Socialist party deputy and former actress Inês de Medeiros (daughter of respected maestro António Victorino de Almeida) explained: “Introducing close to 100 Mirós in the market in one go will undervalue the collection and all other Mirós in the market right now.

“Selling Mirós as one would sell industrial supplies simply doesn’t make sense,” she stressed. “This is the worst deal in the world.”

Medeiros’ comments came after a Correio da Manhã story previewed that, whatever happened, Portugal looked set to lose around €46.6 million – as the paintings had cost bankrupt BPN nigh on €82.5 million when they had originally been purchased, yet Christie’s valuation came in at less than half that, at €35.9 million.

Another valid point came from Lisbon gallerist Cabral Nunes of the Colectivo Multimédia Perve who claimed that the as-yet-unseen Miró collection would earn as much as the government expected from the sale “in just two years” if it stayed in the country and went on exhibition.

Money made at auction would be “negligible”, he said, and “disappear immediately”. “It won’t represent a profit for the country.”

It was Nunes who also raised the query as to whether the auction was even legal.

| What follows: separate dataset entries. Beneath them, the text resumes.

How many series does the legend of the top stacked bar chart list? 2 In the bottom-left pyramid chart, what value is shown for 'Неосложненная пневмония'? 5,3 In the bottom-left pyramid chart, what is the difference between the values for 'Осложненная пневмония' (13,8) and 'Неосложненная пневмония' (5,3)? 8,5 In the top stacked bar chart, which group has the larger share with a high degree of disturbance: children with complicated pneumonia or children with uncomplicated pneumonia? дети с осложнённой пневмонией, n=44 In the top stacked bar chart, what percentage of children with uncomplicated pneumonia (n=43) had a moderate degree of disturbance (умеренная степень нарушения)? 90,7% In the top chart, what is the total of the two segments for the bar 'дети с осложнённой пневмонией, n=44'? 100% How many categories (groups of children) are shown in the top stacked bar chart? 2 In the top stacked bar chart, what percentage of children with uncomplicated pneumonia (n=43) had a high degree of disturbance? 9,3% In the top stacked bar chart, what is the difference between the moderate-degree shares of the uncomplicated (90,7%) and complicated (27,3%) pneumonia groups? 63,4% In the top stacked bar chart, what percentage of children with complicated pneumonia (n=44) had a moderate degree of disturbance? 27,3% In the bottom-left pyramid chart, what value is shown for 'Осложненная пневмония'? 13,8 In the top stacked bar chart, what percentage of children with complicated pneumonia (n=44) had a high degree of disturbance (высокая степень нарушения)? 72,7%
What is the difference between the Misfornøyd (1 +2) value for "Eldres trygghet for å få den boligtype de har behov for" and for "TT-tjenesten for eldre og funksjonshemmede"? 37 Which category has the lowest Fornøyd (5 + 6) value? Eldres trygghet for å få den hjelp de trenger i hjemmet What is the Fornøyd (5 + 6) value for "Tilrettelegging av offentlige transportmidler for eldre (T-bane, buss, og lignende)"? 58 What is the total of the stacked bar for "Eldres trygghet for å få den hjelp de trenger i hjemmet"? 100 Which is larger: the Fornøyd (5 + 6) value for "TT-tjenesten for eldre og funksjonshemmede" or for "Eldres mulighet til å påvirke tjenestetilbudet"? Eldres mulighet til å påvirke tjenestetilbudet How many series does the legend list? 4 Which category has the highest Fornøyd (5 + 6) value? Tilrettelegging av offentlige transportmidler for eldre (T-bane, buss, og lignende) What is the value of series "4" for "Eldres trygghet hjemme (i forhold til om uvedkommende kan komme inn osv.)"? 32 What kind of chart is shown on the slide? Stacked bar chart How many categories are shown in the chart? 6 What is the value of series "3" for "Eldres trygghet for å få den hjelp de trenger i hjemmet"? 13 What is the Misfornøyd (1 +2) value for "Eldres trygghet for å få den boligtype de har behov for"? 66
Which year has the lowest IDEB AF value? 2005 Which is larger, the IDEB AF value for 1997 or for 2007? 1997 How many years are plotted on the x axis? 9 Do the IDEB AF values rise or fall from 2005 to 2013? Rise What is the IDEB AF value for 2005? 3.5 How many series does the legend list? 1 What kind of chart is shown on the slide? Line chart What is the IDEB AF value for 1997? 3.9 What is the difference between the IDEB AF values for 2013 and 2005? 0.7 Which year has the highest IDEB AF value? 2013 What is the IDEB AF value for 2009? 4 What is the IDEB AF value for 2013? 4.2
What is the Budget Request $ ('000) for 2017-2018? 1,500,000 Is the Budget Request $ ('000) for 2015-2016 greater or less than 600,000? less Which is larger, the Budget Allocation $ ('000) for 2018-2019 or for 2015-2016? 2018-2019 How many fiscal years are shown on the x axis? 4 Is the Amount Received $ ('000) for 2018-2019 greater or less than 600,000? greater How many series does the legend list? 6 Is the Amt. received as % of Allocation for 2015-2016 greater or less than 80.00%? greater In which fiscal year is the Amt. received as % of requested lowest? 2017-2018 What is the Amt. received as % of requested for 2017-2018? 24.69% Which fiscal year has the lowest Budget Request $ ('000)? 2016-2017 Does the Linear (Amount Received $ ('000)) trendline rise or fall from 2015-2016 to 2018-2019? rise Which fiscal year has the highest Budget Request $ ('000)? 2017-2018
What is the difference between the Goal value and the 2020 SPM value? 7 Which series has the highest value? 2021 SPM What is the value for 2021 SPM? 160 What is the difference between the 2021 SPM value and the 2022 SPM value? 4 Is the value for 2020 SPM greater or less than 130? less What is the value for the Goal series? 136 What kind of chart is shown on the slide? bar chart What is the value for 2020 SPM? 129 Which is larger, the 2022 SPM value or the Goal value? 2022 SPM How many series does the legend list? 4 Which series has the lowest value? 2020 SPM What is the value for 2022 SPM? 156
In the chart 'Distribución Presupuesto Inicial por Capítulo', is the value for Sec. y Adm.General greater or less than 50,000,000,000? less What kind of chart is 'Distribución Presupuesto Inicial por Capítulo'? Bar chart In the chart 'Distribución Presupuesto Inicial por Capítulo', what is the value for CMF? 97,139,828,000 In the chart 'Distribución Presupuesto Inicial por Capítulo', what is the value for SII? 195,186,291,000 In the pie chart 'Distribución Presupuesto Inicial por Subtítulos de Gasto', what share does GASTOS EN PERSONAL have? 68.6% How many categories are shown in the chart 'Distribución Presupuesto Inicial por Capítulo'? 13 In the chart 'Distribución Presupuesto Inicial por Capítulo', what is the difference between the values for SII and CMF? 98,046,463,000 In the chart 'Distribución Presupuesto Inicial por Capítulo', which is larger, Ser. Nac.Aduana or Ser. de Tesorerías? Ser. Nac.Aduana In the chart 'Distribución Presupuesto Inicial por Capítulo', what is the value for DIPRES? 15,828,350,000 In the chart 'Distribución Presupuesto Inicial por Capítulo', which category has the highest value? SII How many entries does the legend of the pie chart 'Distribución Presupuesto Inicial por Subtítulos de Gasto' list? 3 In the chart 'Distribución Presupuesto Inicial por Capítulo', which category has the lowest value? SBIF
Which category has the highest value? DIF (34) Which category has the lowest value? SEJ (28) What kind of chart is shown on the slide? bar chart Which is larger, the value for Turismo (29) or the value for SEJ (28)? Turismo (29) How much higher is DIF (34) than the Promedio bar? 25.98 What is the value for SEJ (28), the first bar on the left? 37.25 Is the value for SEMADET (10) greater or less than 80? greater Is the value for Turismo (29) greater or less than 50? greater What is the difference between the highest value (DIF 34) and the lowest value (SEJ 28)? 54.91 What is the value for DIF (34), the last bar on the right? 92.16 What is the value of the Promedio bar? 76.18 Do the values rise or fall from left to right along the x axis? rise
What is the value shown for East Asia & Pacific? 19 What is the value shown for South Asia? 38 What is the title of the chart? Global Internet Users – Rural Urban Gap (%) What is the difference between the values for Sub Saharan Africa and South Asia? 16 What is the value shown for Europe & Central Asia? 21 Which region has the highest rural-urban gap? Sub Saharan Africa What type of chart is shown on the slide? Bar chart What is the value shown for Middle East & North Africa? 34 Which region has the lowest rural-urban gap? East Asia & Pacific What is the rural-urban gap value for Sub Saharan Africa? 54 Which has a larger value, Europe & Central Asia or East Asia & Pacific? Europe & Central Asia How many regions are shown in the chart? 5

Had the paintings been through the “correct procedure” when they left Portugal bound for UK?

“There is a question here that has to be explained fully by Parliament,” he said.

Two legal bids later – despite the massive petition he started in January – and it would seem that the courts didn’t agree with him, but Christie’s wasn’t taking any chances, particularly after the Lisbon administrative court judges commented that Culture secretary Jorge Xavier Barreto’s decision to send the paintings to London without “proper authorisation” was “manifestly illegal”.

Barreto was bemused by this latter point. Can a secretary of state “determine a matter that is not within his competence,” he asked journalists, reiterating the government’s mantra that “keeping the Miró collection in Portugal is not a priority”.

What is much more important, he said, is minimising the debt of BPN.

“The money has to come from somewhere,” he added. “I calculate that the Portuguese don’t want us to go looking for €35-40 million from somewhere else. From Health? From Education?”

Leaving the possibility for a second auction open, Barreto said the final decision was up to Parvalorem and Parups, the two state companies set up to sanitise the “toxic activities” of beleaguered BPN.

Meantime, the 85 Miró works stay firmly under wraps. The tragedy is that since their purchase from a private collection in Japan between 2003 and 2006, the extraordinary works have languished in storage, never having been displayed in Portugal.

Quizzed on their worth when BPN went belly-up, the bank’s former chief executive officer José Oliveira e Costa told a parliamentary hearing: “They were a good deal. Those paintings are money, don’t forget that.”

But Correio da Manhã led their front page on Tuesday this week alleging the purchase price involved unaccounted millions which, it claims, serious crimes squad DCIAP is investigating.

Nonetheless, many of the works are “exceptional”, including ‘Painting’ from 1935, expected to make as much as €3.8 million under the hammer, and ‘Women and Birds’, 1968, valued at up to €8.4 million.

Before it got wind of the legal uncertainties, Christie’s described the incoming collection as “one of the most extensive and impressive offerings of works by the artist ever to come to auction”.

Portugal’s own Joe Berardo, president of the Fundação de Arte Moderna e Contemporânea Coleção Berardo, said he was even “interested” in bidding for some of them – but couldn’t possibly buy them all.

“No one would, not even if they had the money. These paintings will never be together like this again and it’s a shame that we had this ‘jackpot’ that, by order of the Finance Ministry, stayed in a vault and was never exposed,” he told Público newspaper.

As Gabriela Canavilhas commented, “it is another proof that this government thinks only in accounting terms and values nothing else.”

Despite Tuesday’s dramatic events in London, the paintings’ future remains uncertain. Rebuffing calls for his resignation, Jorge Barreto Xavier declared: “If the Portuguese want to keep the paintings, someone has to pay for them”. But as Lisbon artist Ana Pérez-Quiroga pointed out, taxpayers’ money was used to ‘rescue’ BPN so “morally” the people of Portugal already own them.